::: Document text :::

Agence France-Presse - May 30, 2002

ISLAMABAD, May 30 (AFP) - Ground-breaking gas and oil pipelines expected to revolutionise world energy supplies moved a step closer to reality when the leaders of Pakistan, Afghanistan and Turkmenistan inked an agreement here on Thursday.

The three leaders agreed to launch a feasibility study and look for ways of financing a 1,500-kilometre (975-mile) gas link from Turkmenistan's Daulatabad gas field through Afghanistan to the southwestern Pakistani port of Gawadar. They also discussed an oil link along the same route.

"This communication will provide the shortest route for the transportation of petrochemical resources from Central Asia to the Far East, Japan and the West," Pakistani President Pervez Musharraf said at the signing ceremony.

"With the gradual return of peace and normalcy in Afghanistan we are confident that this project would be realised in the near future," he added.

Analysts have hailed the pipeline as an enormous breakthrough which will open up Central Asia's vast fossil-fuel resources to the wider world for the first time.

A conversion plant at Gawadar will liquify the gas so it can be shipped abroad.

"This development is rather significant," A.R. Kamal, director of the Pakistan Institute of Development, told AFP.

"If it materialises and the basic problem that was security in Afghanistan is removed, then it is really a big breakthrough.

"This project has been there since the early 1990s but peace and stability in Afghanistan was the main factor which prevented it."

But the Afghan interim leader Hamid Karzai said his country's continuing security problems -- with British troops announcing a fresh mission against al-Qaeda and Taliban remnants just a day earlier -- would not scupper the historic project.

"The incidents that are reported are really incidents that even the next village doesn't come to know about," Karzai said.

"For a country that has gone to war for 23 years we now have peace prevailing all over the country. We have transportation taking place, we have movement of people taking place. We have more than 800,000 of our refugees returned from Afghanistan, Pakistan, Iran and Kazakhstan."

He added: "The stability in Afghanistan is very, very satisfactory, keeping in mind what we had five months ago."

Musharraf even said he was prepared to put aside his differences with arch-rival India to supply the neighbouring country with fuel.

"Any pipeline going through Pakistan to India we would accept," he said.

"We are also doing it for ourselves, frankly -- it's in our interests. Therefore our stand on a gas pipeline to India remains unchanged whatever the level of tension."

Musharraf, Karzai and Turkmen President Saparmurat Niyazov also discussed road and rail links and ways of working together to boost trade.

The leaders agreed to set up working groups on the gas pipeline, transport links and trade and will meet again in October.

::: Given data :::

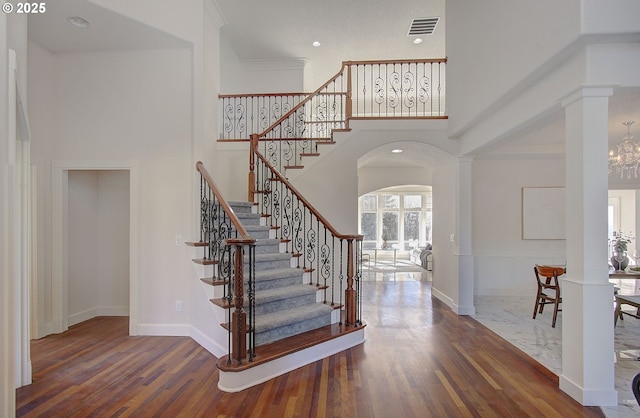staircase with a high ceiling, wood finished floors, and visible vents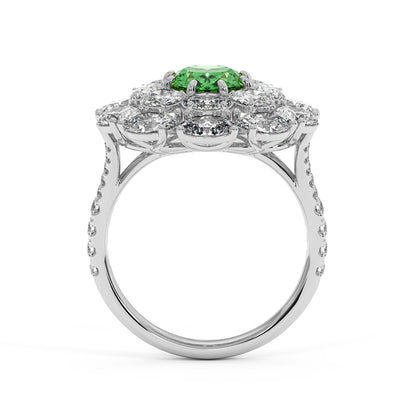 Elegant 14k white gold ring with a 2.50CT oval green YAG surrounded by clear diamonds on a diamond-studded band, exuding luxury.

:::

**Required actions:**
• A. In the pipeline news report, what will the conversion plant at Gawadar do with the gas?
• B. Repeat word for word the part of the pipeline news report starting with "Analysts have hailed" and going on through "the first time.".

**Task-by-task results:**
• A. It will liquefy the gas so it can be shipped abroad.

• B.
Analysts have hailed the pipeline as an enormous breakthrough which will open up Central Asia's vast fossil-fuel resources to the wider world for the first time.